The inspector recorded that the council had refused the application because it considered the operations would not be permitted by Class E of Part 1 of Schedule 2 to the GPDO. Class E, he explained, permits the provision within the curtilage of a dwellinghouse of any building required for a purpose incidental to the enjoyment of the dwellinghouse as such, subject to the detailed limitations set out in E.1. The council had reached its conclusion because the “overall size and scale and intended use” of the outbuilding was “not considered to represent a development for a purpose incidental to the enjoyment of the dwellinghouse”.

In considering the council’s conclusion the inspector set out his understanding of the principles that apply to the phrase “required for a purpose incidental to the enjoyment of the dwellinghouse as such”. Here they are:-

  • The concept of Class E is broad and a wide range of incidental purposes is permitted.
  • The incidental purposes must be connected with the running of the house or the domestic, recreational or leisure activities of its occupiers and the building must be required for those purposes, but it is primarily for the occupiers to decide what incidental purposes are to be enjoyed in the building.
  • In order to assess whether the purposes are incidental to the enjoyment of the house, their nature and scale are to be considered. The use of the building should be subordinate to the use of the house as a dwellinghouse.
  • The size of the building in comparison to the size of the house is a relevant, but not a decisive, factor in this assessment. The comparison should be with the whole of the house as it existed at the time of the application, since this is the house in respect of which Class E permits development.
  • The issues are to be decided with an element of objective reasonableness, as a matter of fact and degree in each case.

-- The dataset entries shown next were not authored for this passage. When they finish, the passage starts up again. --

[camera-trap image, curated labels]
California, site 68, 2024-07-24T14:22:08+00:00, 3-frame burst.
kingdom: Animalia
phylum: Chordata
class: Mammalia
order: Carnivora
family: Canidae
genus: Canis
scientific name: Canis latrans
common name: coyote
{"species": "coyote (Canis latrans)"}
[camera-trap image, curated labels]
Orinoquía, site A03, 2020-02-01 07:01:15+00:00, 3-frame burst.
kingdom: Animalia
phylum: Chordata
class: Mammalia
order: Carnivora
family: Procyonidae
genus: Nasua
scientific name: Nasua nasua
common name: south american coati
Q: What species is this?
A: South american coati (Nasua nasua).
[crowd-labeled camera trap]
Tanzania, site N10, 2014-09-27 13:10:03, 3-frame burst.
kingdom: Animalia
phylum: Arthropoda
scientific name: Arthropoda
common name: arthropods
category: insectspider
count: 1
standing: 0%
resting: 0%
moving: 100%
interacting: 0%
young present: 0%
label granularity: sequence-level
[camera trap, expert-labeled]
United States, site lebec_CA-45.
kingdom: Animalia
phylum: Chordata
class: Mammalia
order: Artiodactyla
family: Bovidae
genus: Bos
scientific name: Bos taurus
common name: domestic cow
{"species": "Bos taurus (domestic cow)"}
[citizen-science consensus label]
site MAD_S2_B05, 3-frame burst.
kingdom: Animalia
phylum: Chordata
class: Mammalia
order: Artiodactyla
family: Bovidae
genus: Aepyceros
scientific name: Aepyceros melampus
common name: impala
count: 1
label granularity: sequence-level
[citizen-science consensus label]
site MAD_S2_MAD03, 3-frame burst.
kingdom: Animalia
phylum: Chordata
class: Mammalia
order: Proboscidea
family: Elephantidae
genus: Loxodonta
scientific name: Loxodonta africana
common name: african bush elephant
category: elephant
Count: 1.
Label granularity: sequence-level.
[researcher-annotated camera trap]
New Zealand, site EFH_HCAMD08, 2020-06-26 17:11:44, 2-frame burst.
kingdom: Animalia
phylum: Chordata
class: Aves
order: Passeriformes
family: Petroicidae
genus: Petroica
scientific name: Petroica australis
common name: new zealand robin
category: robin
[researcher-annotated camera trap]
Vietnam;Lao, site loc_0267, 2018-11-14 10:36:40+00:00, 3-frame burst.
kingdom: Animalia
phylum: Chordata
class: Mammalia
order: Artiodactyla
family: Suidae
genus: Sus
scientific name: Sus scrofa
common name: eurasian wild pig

Applying these principles to the case before him the inspector remarked that the officer’s report approached the term “required” as meaning that there is an emphasis on an applicant showing a requirement for the outbuilding as part of their application. He reasoned, however, that this approach could oblige an applicant to prove a need for a building based on their personal lifestyle and household circumstances. It could lead, for example, to applications being refused for a freestanding garage because the household did not have the use of a car at the time, or for a greenhouse because no-one in the household had shown an interest in cultivating plants. He considered that the phrase “required for a purpose incidental to the enjoyment of the dwellinghouse as such” should be considered as a whole, applying the principles he had set out.

In the inspector’s opinion the use of the new outbuilding as a home office/summer house and store were purposes that are typical incidental domestic uses, and the building would not be too large for those purposes. As a matter of fact and degree, he considered that the outbuilding was required for purposes incidental to the enjoyment of the dwellinghouse within Class E.

Section 4.3421 of DCP Online covers the permitted development rights in respect of development within the curtilage of a dwellinghouse.